Professor Robert B.H. Hauswald

Project Design and Appraisal


Kogod School of Business, AU

Case Study
The Ras Laffan Liquefied Natural Gas Company Limited

This case is meant to illustrate the increasingly important role that capital markets have started
to play in large infrastructure finance projects. Not only was a major part of the project financed
by one of the largest bond issues emanating from the Middle East, it also highlights how the
financial structure can be used to better distribute risks, control rights and returns between the
parties involved. The Ras Gas global bond offering constituted a milestone in the annals of project
financing that demonstrated how capital markets help to achieve lower funding costs through the
design of an optimal capital structure.
In preparation for the case discussion you should carefully read Randolph, G. and A. Schrantz
(1997), The Use of Capital Markets to Fund the Ras Gas Project, Journal of Project Finance
3 (Summer 1997) and answer the following questions related to the article. Please look at all the
points which will facilitate the understanding and subsequent discussion of the case.
1. The setting: corporate structure, natural resource extraction and customer base.
(a) Describe the corporate structure and ownership distribution. What do the equity stakes
reflect? What crucial part of the project is each party contributing?
(b) What is the projects purpose? Describe the required facilities and development costs.
(c) Analyze the customer base and products sold.
2. Analyze the financial structure of the project; in particular, distinguish carefully between the
different sources of debt finance and their role in the overall project funding.
(a) How is the funding split between debt and equity? How much capital does each partner
contribute?
(b) Describe the different debt components. What kind of enhancements (guarantees) were
supplied and for which part of the debt finance?
(c) How are the bank and bond financing structured? Compare the maturity structures of
the two debt finance modes.
3. From loans to bond finance: financial advisory services and market conditions.
(a) What role did the investment bank (Goldman Sachs) play in designing the financial
structure? How did they get involved? What was its major concern early on in the
design of the financial structure?
(b) How did the funding plans evolve over time? Describe the initial plans and the actual
finance. What was the driving factor behind the change in structure?
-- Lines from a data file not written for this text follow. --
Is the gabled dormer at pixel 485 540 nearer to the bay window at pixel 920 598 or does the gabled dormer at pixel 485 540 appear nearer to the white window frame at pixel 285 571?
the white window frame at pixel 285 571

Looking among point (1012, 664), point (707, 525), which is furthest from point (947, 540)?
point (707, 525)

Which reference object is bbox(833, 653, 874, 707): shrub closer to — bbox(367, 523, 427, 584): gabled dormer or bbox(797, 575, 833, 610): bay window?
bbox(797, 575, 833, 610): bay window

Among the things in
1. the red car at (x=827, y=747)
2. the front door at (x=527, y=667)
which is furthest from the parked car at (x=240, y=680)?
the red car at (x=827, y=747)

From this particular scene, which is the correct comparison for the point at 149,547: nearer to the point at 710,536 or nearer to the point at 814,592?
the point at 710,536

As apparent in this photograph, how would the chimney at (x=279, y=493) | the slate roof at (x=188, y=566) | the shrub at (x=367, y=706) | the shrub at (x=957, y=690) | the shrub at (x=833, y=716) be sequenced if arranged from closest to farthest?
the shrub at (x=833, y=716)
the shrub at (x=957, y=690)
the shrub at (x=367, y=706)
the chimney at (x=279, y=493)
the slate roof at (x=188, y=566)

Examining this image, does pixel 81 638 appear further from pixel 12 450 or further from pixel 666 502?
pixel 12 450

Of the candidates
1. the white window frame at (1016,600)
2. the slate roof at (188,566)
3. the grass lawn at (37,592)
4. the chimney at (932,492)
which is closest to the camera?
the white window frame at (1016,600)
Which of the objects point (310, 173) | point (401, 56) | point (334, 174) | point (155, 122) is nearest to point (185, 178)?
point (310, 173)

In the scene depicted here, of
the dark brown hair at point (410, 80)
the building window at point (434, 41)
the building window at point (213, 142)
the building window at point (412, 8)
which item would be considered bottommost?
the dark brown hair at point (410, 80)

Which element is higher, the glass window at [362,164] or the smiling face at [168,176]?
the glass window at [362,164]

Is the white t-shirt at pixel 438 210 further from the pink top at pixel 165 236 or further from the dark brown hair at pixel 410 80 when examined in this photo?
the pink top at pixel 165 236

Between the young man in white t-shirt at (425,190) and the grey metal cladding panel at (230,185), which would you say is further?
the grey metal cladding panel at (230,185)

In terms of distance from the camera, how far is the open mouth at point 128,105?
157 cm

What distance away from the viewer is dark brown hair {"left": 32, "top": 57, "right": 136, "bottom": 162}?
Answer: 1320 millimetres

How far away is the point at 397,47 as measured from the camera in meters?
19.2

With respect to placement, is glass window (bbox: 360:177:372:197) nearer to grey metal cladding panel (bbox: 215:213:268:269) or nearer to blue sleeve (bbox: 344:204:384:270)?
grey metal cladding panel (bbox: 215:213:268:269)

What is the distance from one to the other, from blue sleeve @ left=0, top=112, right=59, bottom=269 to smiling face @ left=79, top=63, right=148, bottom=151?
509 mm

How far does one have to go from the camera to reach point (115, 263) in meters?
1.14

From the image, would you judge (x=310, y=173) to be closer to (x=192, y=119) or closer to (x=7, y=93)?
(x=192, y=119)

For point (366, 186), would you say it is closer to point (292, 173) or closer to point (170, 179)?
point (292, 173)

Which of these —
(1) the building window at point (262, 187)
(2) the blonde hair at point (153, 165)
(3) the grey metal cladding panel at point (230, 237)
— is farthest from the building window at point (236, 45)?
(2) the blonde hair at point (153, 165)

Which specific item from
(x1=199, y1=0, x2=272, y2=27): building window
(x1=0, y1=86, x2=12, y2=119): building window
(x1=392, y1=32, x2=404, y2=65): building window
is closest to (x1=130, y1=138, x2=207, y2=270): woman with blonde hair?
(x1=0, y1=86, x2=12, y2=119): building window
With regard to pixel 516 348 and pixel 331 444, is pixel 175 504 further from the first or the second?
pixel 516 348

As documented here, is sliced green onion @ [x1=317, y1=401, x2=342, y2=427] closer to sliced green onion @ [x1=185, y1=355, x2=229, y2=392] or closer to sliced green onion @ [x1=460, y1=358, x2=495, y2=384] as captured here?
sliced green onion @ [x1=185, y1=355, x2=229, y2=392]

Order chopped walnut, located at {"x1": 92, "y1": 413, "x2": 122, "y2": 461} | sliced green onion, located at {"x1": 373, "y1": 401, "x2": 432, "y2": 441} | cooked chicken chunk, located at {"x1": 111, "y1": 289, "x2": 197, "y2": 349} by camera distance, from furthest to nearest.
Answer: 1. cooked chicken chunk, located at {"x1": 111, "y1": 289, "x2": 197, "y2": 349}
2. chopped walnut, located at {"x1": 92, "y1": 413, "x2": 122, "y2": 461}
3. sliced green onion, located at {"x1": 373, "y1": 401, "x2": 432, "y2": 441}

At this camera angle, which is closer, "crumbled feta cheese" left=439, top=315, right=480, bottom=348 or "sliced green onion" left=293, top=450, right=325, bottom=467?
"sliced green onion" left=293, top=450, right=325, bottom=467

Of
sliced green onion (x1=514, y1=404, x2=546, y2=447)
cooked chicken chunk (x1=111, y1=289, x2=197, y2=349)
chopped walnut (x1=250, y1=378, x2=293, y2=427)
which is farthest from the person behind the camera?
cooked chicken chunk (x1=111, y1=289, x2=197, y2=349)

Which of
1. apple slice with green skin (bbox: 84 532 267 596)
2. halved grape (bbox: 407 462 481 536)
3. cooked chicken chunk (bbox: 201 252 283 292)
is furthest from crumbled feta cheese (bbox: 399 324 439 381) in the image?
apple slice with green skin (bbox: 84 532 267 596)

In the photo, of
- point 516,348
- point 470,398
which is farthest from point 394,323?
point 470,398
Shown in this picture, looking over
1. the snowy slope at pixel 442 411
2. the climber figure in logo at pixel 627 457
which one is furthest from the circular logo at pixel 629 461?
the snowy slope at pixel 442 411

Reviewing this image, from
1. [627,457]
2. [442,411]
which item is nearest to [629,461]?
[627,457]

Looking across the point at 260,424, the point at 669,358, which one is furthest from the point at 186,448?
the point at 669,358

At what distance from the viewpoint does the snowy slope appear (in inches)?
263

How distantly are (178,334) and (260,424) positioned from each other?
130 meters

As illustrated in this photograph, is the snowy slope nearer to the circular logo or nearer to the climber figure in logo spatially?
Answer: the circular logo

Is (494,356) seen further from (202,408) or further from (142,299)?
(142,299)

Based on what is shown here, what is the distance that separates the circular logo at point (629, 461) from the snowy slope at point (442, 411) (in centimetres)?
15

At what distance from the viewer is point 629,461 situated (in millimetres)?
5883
(c) Why do you think did the Ras Gas project decide to tap international capital markets
rather than go with conventional syndicated loan finance?
(d) How does the Qatar rating compare to other sovereign borrowers and what is its importance for the gas project? What was the projects credit rating objective and outcome?
4. Financial objectives and structure: designing an optimal capital structure.
(a) Describe the five funding objectives of Ras Gas. What are the benefits of contractorarranged financing for the project?
(b) Analyze the bidding process. What is the advantage of soliciting joint construction and
financing bids? What was the outcome?
(c) What role did LNG play in the funding process? How was it used to assuage lender
concerns?
(d) List the three reasons to include debt securities in the financial structure. Are there any
other advantages to capital markets debt?
5. Arranging the bond offering: underwriters, marketing and outcome.
(a) How do you think did Ras Gas pick the lead underwriters? Why?
(b) Analyze the bond marketing strategy. What was the targeted investor base? How was
the maturity structure designed? Describe the main marketing themes.
(c) What was the outcome of the bond offering? Who bought the issues? How were they
priced and what did it Ras Gas help to achieve?
6. Legal structure and distribution of lender control.
(a) List the parties competing for lender control. How was any group of lenders prevented
from exercising too much control?
(b) What are the costs and benefits of limiting any given lenders ability to influence the
project? When does it matter and why?